__PROBLEM__. Would you return every entry below exactly as written, without its images?

__DATA IN THIS EXERCISE__.
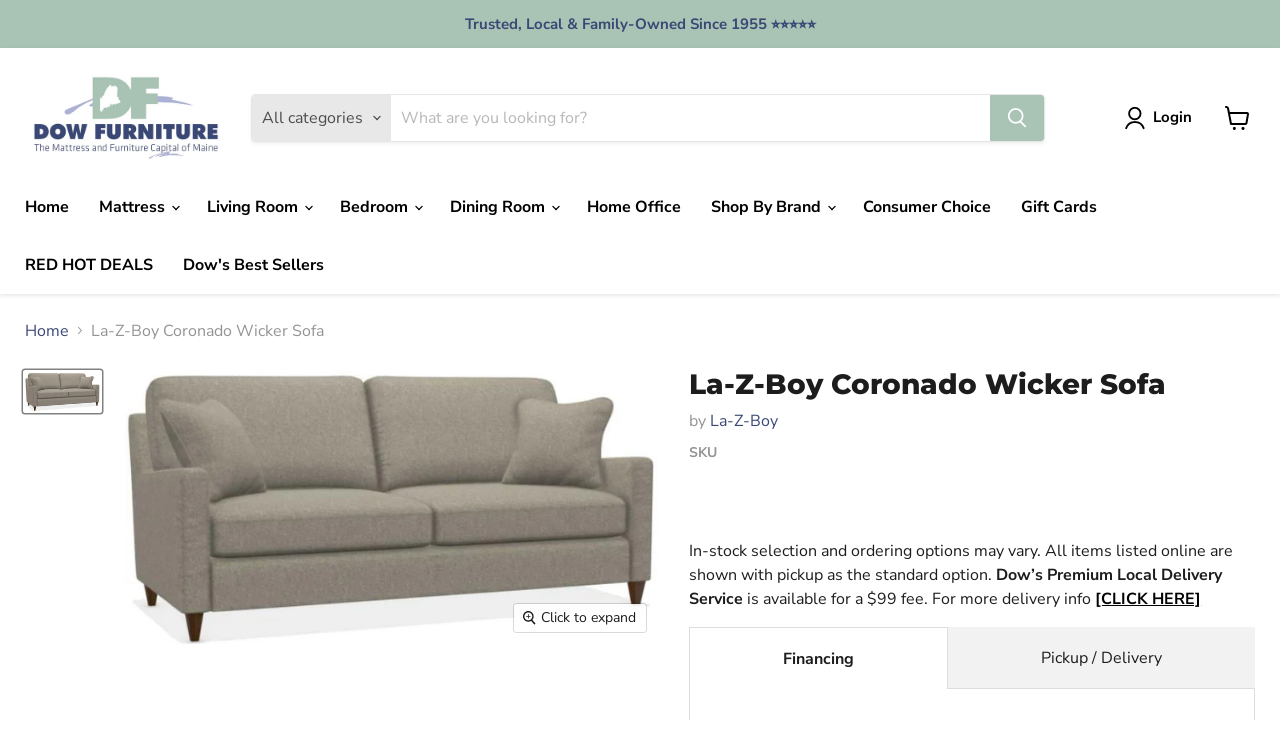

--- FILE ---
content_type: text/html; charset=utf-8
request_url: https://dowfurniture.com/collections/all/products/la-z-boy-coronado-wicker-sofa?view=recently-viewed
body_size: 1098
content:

__SOLUTION__.
--- FILE ---
content_type: text/html; charset=utf-8
request_url: https://dowfurniture.com/collections/all/products/la-z-boy-coronado-wicker-sofa?view=recently-viewed
body_size: 1098
content:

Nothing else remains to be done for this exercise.